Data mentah
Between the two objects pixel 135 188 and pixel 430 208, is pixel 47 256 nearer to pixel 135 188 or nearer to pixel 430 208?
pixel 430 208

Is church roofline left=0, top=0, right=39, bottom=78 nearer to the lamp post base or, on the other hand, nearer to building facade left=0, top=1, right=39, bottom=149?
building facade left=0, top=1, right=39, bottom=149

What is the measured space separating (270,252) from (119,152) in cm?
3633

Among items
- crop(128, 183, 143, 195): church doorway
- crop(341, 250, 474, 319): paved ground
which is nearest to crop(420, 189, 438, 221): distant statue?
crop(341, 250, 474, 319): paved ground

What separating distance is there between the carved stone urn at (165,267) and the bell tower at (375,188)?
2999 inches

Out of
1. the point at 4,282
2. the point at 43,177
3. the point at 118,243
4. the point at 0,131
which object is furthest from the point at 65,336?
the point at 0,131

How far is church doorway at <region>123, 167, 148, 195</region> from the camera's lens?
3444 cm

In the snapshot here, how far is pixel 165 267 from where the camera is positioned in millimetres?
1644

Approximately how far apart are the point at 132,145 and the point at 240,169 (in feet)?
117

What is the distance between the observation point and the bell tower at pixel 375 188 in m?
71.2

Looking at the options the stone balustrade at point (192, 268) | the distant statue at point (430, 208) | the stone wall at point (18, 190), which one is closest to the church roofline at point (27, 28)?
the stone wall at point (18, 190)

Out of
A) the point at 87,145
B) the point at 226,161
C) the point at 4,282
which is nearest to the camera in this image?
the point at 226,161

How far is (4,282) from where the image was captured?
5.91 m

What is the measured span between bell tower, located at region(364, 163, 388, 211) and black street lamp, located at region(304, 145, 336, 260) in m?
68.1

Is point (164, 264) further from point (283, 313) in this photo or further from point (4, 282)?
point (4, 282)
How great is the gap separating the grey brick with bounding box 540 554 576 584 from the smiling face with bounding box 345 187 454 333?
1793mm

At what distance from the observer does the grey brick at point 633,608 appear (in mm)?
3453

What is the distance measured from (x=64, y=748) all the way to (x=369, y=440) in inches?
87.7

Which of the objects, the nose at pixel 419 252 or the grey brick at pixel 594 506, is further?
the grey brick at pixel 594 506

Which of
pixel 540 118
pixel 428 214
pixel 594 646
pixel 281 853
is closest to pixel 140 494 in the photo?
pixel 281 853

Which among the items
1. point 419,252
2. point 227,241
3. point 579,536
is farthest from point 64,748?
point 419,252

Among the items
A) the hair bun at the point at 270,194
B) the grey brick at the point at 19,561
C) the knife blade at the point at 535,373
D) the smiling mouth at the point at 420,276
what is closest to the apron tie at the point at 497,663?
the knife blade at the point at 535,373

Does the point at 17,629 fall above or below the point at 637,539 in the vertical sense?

_PERINTAH TUGAS_
Tolong nyatakan semua baris di atas sebagai daftar JSON berisi string, satu string untuk tiap baris, tanpa baris kosong.

_JAWABAN TUGAS_
[
  "Between the two objects pixel 135 188 and pixel 430 208, is pixel 47 256 nearer to pixel 135 188 or nearer to pixel 430 208?",
  "pixel 430 208",
  "Is church roofline left=0, top=0, right=39, bottom=78 nearer to the lamp post base or, on the other hand, nearer to building facade left=0, top=1, right=39, bottom=149?",
  "building facade left=0, top=1, right=39, bottom=149",
  "What is the measured space separating (270,252) from (119,152) in cm?",
  "3633",
  "Among items",
  "- crop(128, 183, 143, 195): church doorway",
  "- crop(341, 250, 474, 319): paved ground",
  "which is nearest to crop(420, 189, 438, 221): distant statue?",
  "crop(341, 250, 474, 319): paved ground",
  "What separating distance is there between the carved stone urn at (165,267) and the bell tower at (375,188)?",
  "2999 inches",
  "Out of",
  "1. the point at 4,282",
  "2. the point at 43,177",
  "3. the point at 118,243",
  "4. the point at 0,131",
  "which object is furthest from the point at 65,336?",
  "the point at 0,131",
  "How far is church doorway at <region>123, 167, 148, 195</region> from the camera's lens?",
  "3444 cm",
  "In the snapshot here, how far is pixel 165 267 from where the camera is positioned in millimetres?",
  "1644",
  "Approximately how far apart are the point at 132,145 and the point at 240,169 (in feet)?",
  "117",
  "What is the distance between the observation point and the bell tower at pixel 375 188 in m?",
  "71.2",
  "Looking at the options the stone balustrade at point (192, 268) | the distant statue at point (430, 208) | the stone wall at point (18, 190), which one is closest to the church roofline at point (27, 28)?",
  "the stone wall at point (18, 190)",
  "Out of",
  "A) the point at 87,145",
  "B) the point at 226,161",
  "C) the point at 4,282",
  "which is nearest to the camera in this image?",
  "the point at 226,161",
  "How far is (4,282) from where the image was captured?",
  "5.91 m",
  "What is the measured span between bell tower, located at region(364, 163, 388, 211) and black street lamp, located at region(304, 145, 336, 260) in m?",
  "68.1",
  "Is point (164, 264) further from point (283, 313) in this photo or further from point (4, 282)?",
  "point (4, 282)",
  "How great is the gap separating the grey brick with bounding box 540 554 576 584 from the smiling face with bounding box 345 187 454 333?",
  "1793mm",
  "At what distance from the observer does the grey brick at point 633,608 appear (in mm)?",
  "3453",
  "What is the distance measured from (x=64, y=748) all the way to (x=369, y=440) in inches?",
  "87.7",
  "Which of the objects, the nose at pixel 419 252 or the grey brick at pixel 594 506, is further?",
  "the grey brick at pixel 594 506",
  "Which of",
  "pixel 540 118",
  "pixel 428 214",
  "pixel 594 646",
  "pixel 281 853",
  "is closest to pixel 140 494 in the photo?",
  "pixel 281 853",
  "Which among the items",
  "1. point 419,252",
  "2. point 227,241",
  "3. point 579,536",
  "is farthest from point 64,748?",
  "point 419,252",
  "Among the items",
  "A) the hair bun at the point at 270,194",
  "B) the grey brick at the point at 19,561",
  "C) the knife blade at the point at 535,373",
  "D) the smiling mouth at the point at 420,276",
  "what is closest to the apron tie at the point at 497,663?",
  "the knife blade at the point at 535,373",
  "Does the point at 17,629 fall above or below the point at 637,539 in the vertical sense?"
]